Alternatively, you can set the `client_secret` parameter to `<inputJWT>`, for applications that can set the password from a file but not other parameters.

Input JWTs are checked to verify that they are signed by any of the selected **Federated OIDC Sources**, and that their `exp` attribute is not set to the current time or a past time.

#### Kubernetes service account tokens

[Projected Kubernetes service account tokens](https://kubernetes.io/docs/tasks/configure-pod-container/configure-service-account/) work with this flow. The cluster or an auxiliary service must expose the service account issuer through OpenID Connect discovery or a JWKS endpoint. In practice, this means you can:

1. Create a generic **OAuth Source** in authentik.
2. Configure the source with either the issuer's `.well-known/openid-configuration` URL or the issuer's JWKS URL.
3. Add that source to the OAuth2 provider under **Federated OIDC Sources**.

__Entries provided__:
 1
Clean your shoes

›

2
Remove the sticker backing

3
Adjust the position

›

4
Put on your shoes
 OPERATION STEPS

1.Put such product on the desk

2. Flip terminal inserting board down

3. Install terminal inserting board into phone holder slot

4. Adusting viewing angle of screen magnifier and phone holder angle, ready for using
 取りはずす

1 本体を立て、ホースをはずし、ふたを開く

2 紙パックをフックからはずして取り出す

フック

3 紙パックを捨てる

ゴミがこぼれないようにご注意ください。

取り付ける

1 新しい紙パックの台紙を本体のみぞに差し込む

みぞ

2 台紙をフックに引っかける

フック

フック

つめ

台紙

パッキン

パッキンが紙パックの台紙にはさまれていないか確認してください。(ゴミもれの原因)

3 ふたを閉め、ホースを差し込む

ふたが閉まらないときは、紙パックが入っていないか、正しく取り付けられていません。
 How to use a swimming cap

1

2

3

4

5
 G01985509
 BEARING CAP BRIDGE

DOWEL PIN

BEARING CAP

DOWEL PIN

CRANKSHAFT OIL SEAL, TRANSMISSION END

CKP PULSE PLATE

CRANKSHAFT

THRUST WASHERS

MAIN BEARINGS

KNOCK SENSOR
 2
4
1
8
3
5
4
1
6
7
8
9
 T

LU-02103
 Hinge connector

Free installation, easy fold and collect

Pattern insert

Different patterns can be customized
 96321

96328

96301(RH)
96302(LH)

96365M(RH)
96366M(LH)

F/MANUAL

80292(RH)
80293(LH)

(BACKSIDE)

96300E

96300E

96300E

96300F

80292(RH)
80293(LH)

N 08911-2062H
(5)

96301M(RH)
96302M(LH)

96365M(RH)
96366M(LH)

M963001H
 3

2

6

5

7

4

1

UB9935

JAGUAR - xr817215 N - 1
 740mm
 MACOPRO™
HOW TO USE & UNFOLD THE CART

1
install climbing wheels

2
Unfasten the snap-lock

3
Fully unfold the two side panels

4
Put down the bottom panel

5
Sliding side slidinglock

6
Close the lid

__Tasks__:
**a)** Copy the portion of the JWT authentication passage above between "[Projected Kubernetes service" and "issuer's JWKS URL.", inclusive.
**b)** In the JWT authentication passage above, what steps are listed for using projected Kubernetes service account tokens with this flow?
**c)** Extend the JWT authentication passage above, starting after its final step.

__Responses__:
**a)**
[Projected Kubernetes service account tokens](https://kubernetes.io/docs/tasks/configure-pod-container/configure-service-account/) work with this flow. The cluster or an auxiliary service must expose the service account issuer through OpenID Connect discovery or a JWKS endpoint. In practice, this means you can:

1. Create a generic **OAuth Source** in authentik.
2. Configure the source with either the issuer's `.well-known/openid-configuration` URL or the issuer's JWKS URL.

**b)**
1. Create a generic **OAuth Source** in authentik.
2. Configure the source with either the issuer's `.well-known/openid-configuration` URL or the issuer's JWKS URL.
3. Add that source to the OAuth2 provider under **Federated OIDC Sources**.

**c)**
4. Send the projected service account token as the `client_assertion` in the `client_credentials` request.

When the token validates, authentik creates or updates a generated service account and then issues a new access token from the selected OAuth2 provider. The generated account is derived from the provider name and the incoming JWT subject claim.

To propagate claims from the Kubernetes token into the token issued by authentik, create an **OAuth Source Property Mapping** to transfer the incoming JWT values to the generated service account, then use an **OAuth2 Scope Mapping** to include them as claims for the relying party.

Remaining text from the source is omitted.